The Talea Ensemble, injecting contemporary life into Carnegie's "Vienna: City of Dreams" festival, just gave a riveting performance of Pierluigi Billone's 2001 work Mani.Long. The Talea will play it twice more this month, at East Carolina University on March 21 and at Brandeis on March 29. Above, video of a more recent Billone piece, Δίκη Wall.
Japan's oldest orchestra is celebrating its centennial with a world tour. It will make its American debut at Alice Tully Hall on March 11, playing two twentieth-century Japanese works — Toshiro Mayuzumi's Bugaku and Kiyoshige Koyama's Kobiki-uta — alongside the Rite of Spring. Eiji Oue conducts. Other highlights of the coming week at Night After Night.
Yuri Temirkanov, on tour with the St. Petersburg Philharmonic, inspired a protest last night in San Francisco. The activist Michael Petrelis describes the incident and links to a video. Temirkanov seems to find it all very amusing. Evidence of the conductor's attitude toward women can be found here.
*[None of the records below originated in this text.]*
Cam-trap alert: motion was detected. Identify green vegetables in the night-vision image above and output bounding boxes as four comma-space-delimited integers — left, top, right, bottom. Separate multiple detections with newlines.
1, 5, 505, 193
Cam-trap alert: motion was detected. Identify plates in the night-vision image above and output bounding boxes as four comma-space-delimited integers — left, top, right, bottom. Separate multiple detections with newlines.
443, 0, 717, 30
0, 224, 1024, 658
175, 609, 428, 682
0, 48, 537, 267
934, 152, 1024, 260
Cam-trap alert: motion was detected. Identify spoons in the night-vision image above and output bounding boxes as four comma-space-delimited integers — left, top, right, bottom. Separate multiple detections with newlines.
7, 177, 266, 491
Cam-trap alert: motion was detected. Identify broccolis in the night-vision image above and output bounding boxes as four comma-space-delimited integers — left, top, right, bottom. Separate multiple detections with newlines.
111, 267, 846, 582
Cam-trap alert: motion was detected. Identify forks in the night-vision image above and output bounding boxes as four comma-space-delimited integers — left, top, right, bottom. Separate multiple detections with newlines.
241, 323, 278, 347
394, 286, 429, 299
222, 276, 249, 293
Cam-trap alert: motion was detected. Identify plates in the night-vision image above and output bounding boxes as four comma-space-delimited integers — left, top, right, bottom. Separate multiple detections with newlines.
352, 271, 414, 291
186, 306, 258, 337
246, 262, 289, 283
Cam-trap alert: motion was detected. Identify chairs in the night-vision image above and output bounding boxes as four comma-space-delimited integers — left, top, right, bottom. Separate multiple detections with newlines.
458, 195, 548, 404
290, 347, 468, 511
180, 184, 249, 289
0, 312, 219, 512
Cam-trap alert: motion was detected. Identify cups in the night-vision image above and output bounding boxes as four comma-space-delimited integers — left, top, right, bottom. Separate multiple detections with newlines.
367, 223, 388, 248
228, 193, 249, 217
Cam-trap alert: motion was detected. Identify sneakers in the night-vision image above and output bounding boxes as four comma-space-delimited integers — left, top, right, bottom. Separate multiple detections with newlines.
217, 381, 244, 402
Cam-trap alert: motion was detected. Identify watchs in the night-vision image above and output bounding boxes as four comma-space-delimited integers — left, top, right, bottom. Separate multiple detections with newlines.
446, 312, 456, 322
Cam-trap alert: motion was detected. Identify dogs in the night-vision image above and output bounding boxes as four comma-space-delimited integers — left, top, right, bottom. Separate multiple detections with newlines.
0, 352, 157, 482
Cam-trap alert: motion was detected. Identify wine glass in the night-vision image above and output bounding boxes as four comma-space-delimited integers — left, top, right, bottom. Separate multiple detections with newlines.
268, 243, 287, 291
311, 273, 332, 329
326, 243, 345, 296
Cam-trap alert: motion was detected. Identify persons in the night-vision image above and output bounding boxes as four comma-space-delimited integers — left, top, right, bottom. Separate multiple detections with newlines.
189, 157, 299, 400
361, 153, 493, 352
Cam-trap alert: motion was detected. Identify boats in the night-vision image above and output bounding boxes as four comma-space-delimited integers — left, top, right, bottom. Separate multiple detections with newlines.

The master of experimental opera died yesterday, at the age of eighty-three. Kyle Gann, author of a brilliant short book about Ashley, remembers him. Much of Ashley's work can readily be seen on YouTube and, especially, Vimeo, which has recent live renditions of Dust and That Morning Thing.
Back in 2004, in one of the first posts on this blog, I noted that Leif Segerstam, the merrily volcanic Finnish composer-conductor, was about to surpass Haydn by writing his 105th symphony. Segerstam is now celebrating his seventieth birthday, and, Vesa Sirén informs me, he is at work on Symphony No. 270 — a number unlikely to be challenged in the record books. Here is a Finnish-language interview by Sirén, with fun photos, and an accompanying video, in which Segerstam says, "I can see an eye, and a camera, but they are on the other side. That's why 'border crossing' is needed."